Nach der Verstaatlichung der Thüringischen Eisenbahngesellschaft durch Preußen im Jahre 1886 gehörte die gesamte Strecke Leipzig-Pegau-Zeit zur Preußischen Staatsbahn. Der Bahnhof Pegau nannte sich „Pegau Pr. Stb.“, dessen äußere Gestalt sich bis heute kaum verändert hat. 1898 wurde das zweite Gleis verlegt. Der Bahnhofsfußweg von der Eulauer Straße wurde Anfang 1900 zur Straße und beiderseits mit stattlichen Häusern ausgebaut.
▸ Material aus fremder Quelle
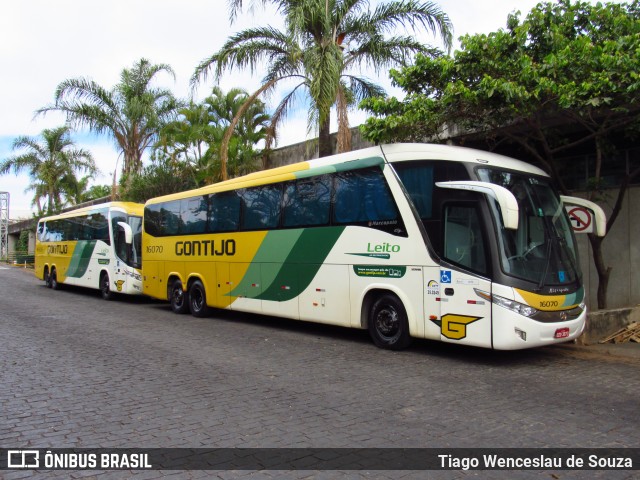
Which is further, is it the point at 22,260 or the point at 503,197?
the point at 22,260

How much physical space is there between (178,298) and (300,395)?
943 centimetres

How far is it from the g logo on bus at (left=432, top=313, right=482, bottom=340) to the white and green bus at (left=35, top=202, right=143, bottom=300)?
11.9 m

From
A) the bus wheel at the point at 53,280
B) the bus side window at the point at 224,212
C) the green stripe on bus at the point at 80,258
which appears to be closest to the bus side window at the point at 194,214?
the bus side window at the point at 224,212

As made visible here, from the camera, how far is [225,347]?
962cm

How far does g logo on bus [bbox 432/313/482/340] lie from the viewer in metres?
8.17

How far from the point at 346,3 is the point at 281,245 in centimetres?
699

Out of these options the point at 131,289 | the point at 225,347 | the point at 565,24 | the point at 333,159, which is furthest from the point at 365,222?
the point at 131,289

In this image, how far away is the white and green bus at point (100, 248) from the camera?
17875 millimetres

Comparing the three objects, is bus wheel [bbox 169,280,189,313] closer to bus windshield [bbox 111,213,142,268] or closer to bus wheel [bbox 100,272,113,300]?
bus windshield [bbox 111,213,142,268]

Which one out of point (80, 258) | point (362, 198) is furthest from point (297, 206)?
point (80, 258)

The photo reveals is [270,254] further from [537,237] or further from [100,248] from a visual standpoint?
[100,248]

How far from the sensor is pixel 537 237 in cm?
833

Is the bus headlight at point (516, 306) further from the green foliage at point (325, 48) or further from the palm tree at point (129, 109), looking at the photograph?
the palm tree at point (129, 109)

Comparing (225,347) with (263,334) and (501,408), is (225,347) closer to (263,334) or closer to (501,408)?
(263,334)
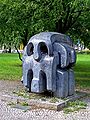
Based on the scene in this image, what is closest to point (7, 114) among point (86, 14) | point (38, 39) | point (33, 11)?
point (38, 39)

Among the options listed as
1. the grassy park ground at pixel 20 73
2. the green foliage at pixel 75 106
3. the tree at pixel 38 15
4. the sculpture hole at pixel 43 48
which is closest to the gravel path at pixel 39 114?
the green foliage at pixel 75 106

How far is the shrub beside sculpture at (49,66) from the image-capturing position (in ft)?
28.5

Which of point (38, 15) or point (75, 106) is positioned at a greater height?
point (38, 15)

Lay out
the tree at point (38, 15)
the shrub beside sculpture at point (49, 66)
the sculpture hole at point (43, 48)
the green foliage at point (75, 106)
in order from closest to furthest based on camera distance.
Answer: the green foliage at point (75, 106)
the shrub beside sculpture at point (49, 66)
the sculpture hole at point (43, 48)
the tree at point (38, 15)

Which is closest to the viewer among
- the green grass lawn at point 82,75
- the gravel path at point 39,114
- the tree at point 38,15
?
the gravel path at point 39,114

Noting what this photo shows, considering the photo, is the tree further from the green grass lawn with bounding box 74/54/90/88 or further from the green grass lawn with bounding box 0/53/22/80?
the green grass lawn with bounding box 74/54/90/88

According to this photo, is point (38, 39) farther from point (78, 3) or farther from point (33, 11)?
point (33, 11)

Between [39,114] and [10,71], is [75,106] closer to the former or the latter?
[39,114]

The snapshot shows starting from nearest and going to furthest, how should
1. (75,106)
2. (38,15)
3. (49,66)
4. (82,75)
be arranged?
(75,106)
(49,66)
(38,15)
(82,75)

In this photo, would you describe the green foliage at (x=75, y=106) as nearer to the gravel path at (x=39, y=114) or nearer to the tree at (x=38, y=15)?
the gravel path at (x=39, y=114)

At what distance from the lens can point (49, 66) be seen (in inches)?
340

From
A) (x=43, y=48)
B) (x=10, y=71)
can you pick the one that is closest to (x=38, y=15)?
(x=43, y=48)

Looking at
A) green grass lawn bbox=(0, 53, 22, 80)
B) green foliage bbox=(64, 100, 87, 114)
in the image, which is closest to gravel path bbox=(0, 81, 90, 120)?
green foliage bbox=(64, 100, 87, 114)

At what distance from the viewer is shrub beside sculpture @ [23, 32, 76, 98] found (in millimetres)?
8688
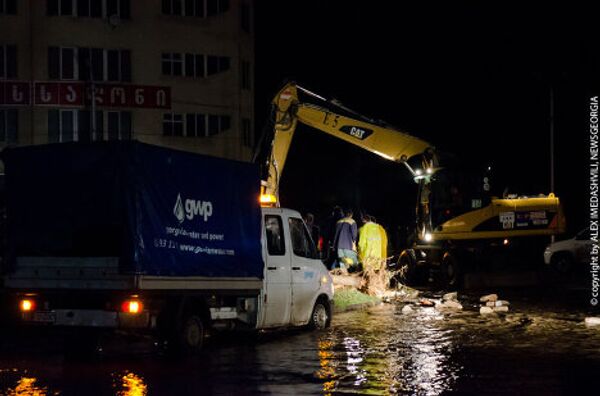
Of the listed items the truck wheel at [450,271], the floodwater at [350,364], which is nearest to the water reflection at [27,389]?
the floodwater at [350,364]

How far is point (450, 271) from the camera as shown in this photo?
86.6ft

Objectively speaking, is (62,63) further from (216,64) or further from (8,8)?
(216,64)

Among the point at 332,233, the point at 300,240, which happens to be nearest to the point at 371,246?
the point at 332,233

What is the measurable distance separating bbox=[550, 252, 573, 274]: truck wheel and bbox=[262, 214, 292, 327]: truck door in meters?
20.0

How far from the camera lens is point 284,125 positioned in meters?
22.9

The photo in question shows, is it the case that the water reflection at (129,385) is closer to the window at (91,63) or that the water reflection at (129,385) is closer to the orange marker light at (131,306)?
the orange marker light at (131,306)

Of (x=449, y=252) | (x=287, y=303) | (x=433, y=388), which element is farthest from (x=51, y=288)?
(x=449, y=252)

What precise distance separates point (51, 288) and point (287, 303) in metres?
3.89

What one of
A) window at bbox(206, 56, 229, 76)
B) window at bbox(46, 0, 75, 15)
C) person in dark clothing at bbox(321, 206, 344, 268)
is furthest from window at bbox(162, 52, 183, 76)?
person in dark clothing at bbox(321, 206, 344, 268)

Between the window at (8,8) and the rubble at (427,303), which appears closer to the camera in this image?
the rubble at (427,303)

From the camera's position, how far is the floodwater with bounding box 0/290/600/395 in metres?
9.71

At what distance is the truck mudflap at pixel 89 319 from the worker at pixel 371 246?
10.5 metres

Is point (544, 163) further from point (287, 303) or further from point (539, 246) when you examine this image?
point (287, 303)

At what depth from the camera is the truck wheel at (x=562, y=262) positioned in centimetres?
3206
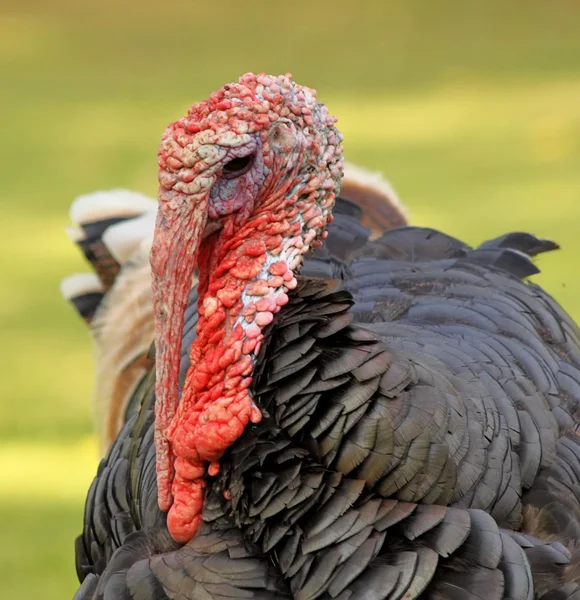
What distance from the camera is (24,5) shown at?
6125 millimetres

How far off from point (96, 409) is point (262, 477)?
135cm

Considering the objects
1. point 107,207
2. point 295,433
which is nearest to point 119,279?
point 107,207

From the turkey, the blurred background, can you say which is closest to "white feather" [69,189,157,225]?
the blurred background

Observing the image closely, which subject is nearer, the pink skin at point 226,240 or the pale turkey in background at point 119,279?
the pink skin at point 226,240

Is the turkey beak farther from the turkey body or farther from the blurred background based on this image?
the blurred background

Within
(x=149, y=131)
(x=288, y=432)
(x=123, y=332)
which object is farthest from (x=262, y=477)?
(x=149, y=131)

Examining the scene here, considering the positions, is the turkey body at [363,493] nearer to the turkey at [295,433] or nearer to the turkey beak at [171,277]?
the turkey at [295,433]

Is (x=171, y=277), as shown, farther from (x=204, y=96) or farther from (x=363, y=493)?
(x=204, y=96)

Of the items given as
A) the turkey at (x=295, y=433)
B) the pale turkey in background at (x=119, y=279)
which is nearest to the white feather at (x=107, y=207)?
the pale turkey in background at (x=119, y=279)

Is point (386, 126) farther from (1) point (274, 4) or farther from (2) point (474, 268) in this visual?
(2) point (474, 268)

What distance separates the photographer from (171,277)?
1.67 m

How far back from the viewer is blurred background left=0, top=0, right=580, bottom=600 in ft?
11.9

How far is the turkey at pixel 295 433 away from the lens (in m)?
1.62

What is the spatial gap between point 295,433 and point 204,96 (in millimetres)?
3605
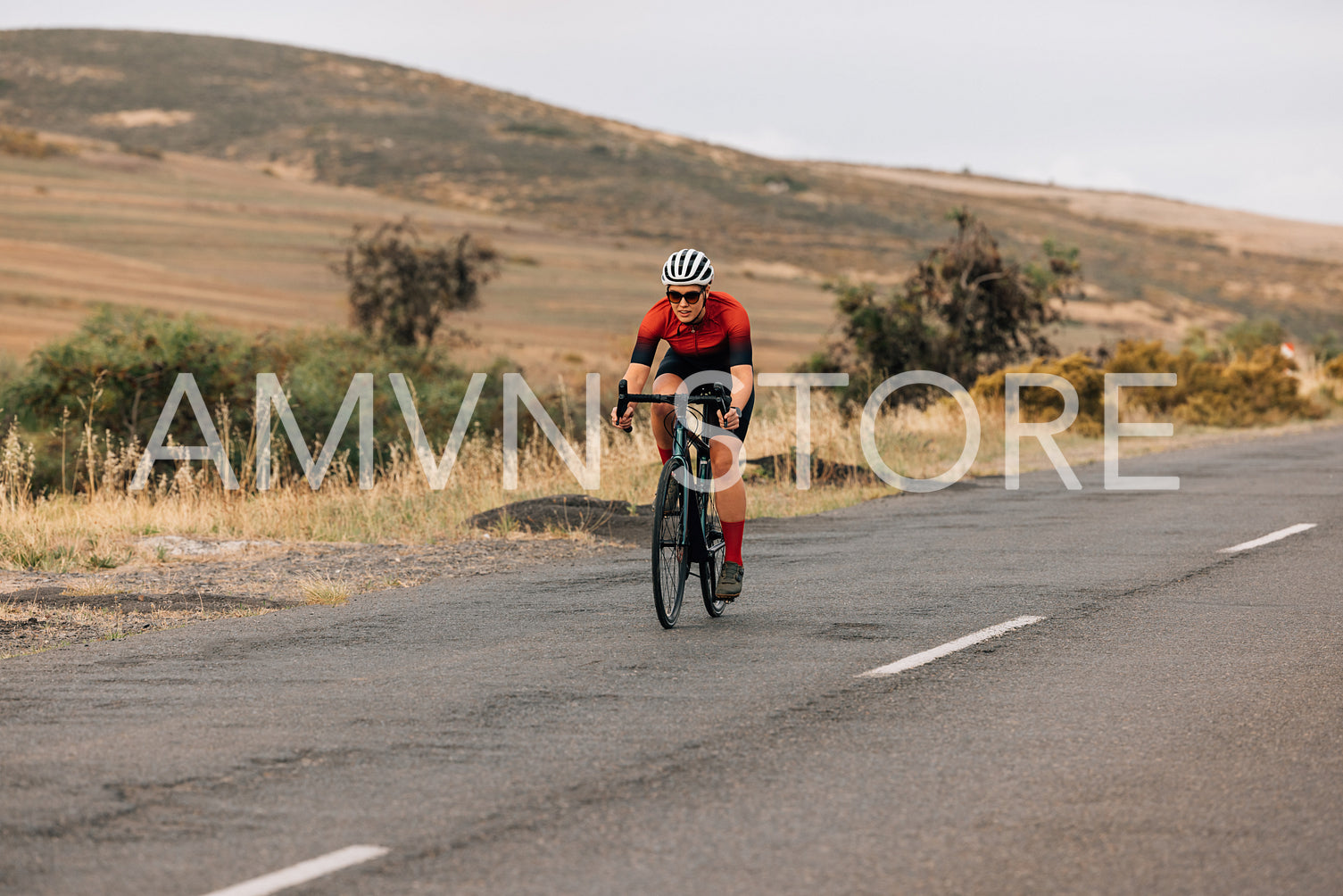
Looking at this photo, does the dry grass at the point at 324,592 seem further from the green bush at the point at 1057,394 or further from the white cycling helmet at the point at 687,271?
the green bush at the point at 1057,394

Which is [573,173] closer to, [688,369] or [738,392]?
[688,369]

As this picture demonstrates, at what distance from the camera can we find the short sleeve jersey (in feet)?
27.3

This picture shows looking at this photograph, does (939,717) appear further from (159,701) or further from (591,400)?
(591,400)

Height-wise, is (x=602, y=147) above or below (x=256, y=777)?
above

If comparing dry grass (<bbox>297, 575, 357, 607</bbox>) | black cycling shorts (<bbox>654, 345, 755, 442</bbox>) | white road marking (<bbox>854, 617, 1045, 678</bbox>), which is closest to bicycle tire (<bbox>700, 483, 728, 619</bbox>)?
black cycling shorts (<bbox>654, 345, 755, 442</bbox>)

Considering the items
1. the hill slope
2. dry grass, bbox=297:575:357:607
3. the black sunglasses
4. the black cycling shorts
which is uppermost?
the hill slope

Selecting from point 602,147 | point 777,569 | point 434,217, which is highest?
point 602,147

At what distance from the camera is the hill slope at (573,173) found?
322 ft

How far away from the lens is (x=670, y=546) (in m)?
8.22

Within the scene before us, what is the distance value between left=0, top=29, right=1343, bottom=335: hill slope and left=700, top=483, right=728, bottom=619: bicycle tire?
7783cm

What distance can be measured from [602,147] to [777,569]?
110 metres

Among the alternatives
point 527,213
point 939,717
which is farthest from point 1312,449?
point 527,213

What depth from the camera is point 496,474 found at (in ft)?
59.4

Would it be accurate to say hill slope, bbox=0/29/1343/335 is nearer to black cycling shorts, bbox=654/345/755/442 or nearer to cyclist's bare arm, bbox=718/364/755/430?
black cycling shorts, bbox=654/345/755/442
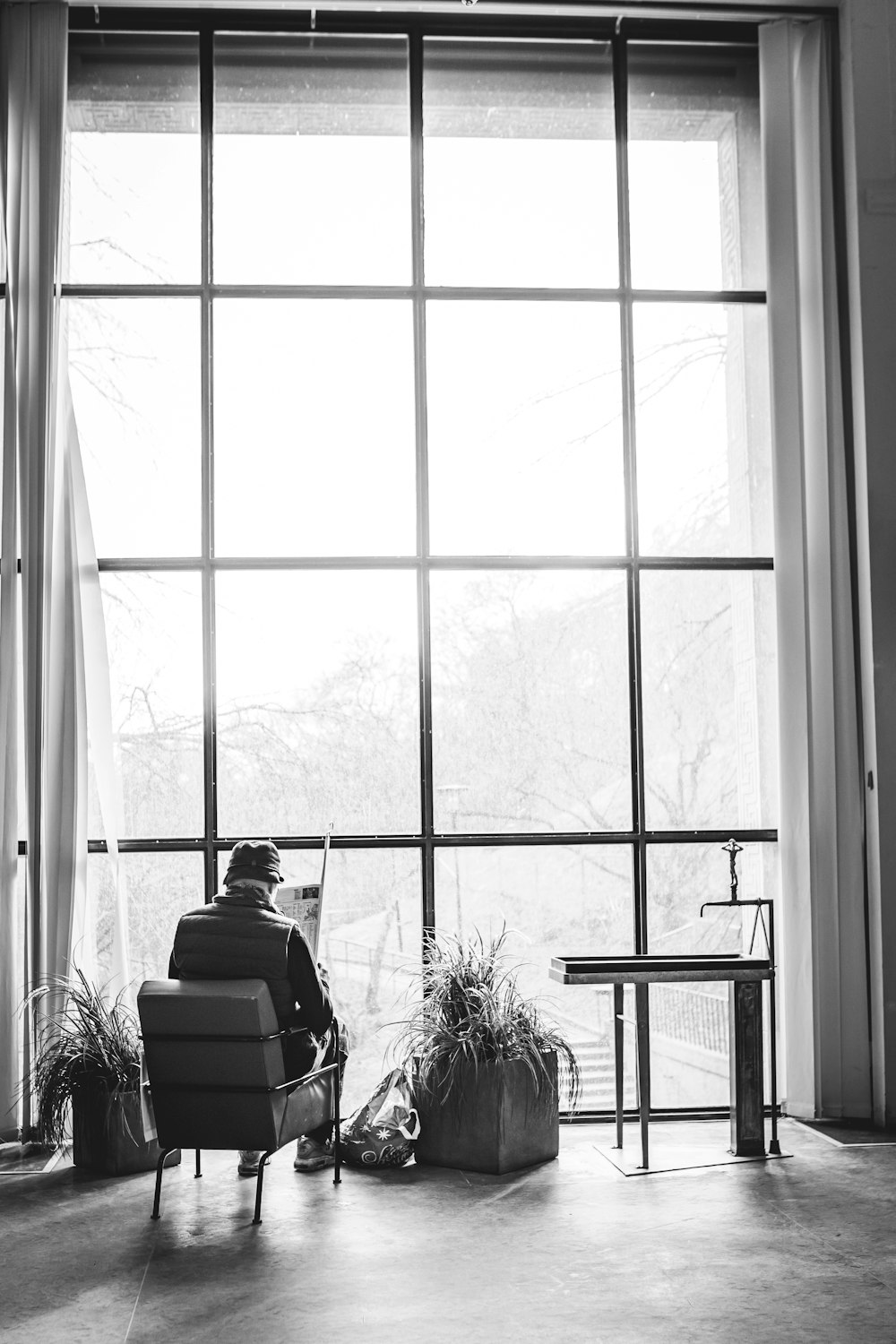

Ein Komitee der Städte Zwenkau, Groitzsch und Meuselwitz unternahm dann eigene Schritte um eine entsprechende Eisenbahnlinie zu erhalten. Von der Sächsischen Staatsregierung wurde am 17. Januar 1870 die Verordnung erlassen, mit den Vorarbeiten für den Bahnbau von Gaschwitz über Zwenkau-Groitzsch nach Meuselwitz zu beginnen. Am 6. September 1874 konnte der erste Zug auf dieser Strecke fahren. Der langersehnte Zeitpunkt für den Anschluss auch der Stadt Groitzsch an das Eisenbahnnetz war gekommen und wurde festlich begangen. Nach langwierigen Verhandlungen kam es 25 Jahre später zu der dringend gewünschten Querverbindung von Pegau über Groitzsch nach Kieritzsch mit Anschluss an die Kreisstadt Borna. Die Strecke wurde am 30. September 1909 eröffnet und unterstand der Sächsischen Eisenbahnverwaltung. Neben dem ‚Preußischen Bahnhof‘ erhielt Pegau noch einen ‚Sächsischen Bahnhof‘ am Mühlweg, der noch heute als Wohnhaus ausgebaut auf dem Gelände des jetzigen Ostbahnhofes vorhanden ist.
Soweit der Bericht über die Anfänge der Eisenbahnen nach Pegau und Groitzsch. Eine Darstellung der wechselvollen Entwicklung bis zur Gegenwart soll einem späteren Beitrag vorbehalten bleiben.